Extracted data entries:
--*--
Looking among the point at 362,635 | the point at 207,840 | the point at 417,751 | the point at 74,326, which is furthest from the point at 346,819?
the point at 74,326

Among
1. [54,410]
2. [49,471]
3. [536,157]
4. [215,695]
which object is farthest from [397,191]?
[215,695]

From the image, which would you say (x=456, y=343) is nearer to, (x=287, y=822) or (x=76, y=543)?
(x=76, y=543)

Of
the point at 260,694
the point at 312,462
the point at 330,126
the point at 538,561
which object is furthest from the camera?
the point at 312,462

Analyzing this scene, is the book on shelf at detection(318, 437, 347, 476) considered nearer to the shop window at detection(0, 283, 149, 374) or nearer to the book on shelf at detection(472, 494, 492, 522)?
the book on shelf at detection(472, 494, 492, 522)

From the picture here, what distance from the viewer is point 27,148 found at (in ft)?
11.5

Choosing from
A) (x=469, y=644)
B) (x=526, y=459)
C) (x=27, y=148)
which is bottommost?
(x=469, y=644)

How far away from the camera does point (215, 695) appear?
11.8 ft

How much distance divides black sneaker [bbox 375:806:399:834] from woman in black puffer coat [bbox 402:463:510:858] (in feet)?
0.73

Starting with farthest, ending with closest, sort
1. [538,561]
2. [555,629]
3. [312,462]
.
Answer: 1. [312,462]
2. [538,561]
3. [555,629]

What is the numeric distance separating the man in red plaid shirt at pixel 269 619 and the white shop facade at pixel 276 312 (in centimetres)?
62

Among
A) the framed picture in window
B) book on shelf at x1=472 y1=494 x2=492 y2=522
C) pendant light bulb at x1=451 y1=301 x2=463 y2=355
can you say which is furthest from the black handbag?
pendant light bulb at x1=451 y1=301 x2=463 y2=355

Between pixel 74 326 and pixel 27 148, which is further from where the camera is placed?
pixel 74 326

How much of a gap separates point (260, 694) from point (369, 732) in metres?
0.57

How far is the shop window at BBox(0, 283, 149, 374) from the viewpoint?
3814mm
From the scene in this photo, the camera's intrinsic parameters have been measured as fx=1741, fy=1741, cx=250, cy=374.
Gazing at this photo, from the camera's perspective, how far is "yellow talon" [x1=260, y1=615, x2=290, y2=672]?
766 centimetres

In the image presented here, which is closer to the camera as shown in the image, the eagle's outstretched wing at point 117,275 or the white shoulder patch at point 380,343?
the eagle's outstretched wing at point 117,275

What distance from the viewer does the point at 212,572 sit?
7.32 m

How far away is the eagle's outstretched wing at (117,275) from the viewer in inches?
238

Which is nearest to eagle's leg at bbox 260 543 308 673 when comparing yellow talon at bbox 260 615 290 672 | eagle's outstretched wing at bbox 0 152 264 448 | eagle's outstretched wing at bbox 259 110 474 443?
--*--
-- The task --
Rewrite the stretch from the line containing "What distance from the viewer does" through the end of the rows above, changing "viewer" to "camera" wherever it occurs and leaving everything else as it stands.

-- Completed exercise --
What distance from the camera does the point at 212,572 sit?
7.32 m

How far away is the eagle's outstretched wing at (117,275) from the camera in inches?
238

Which is nearest to eagle's leg at bbox 260 543 308 673 when comparing yellow talon at bbox 260 615 290 672 | eagle's outstretched wing at bbox 0 152 264 448 | eagle's outstretched wing at bbox 259 110 474 443?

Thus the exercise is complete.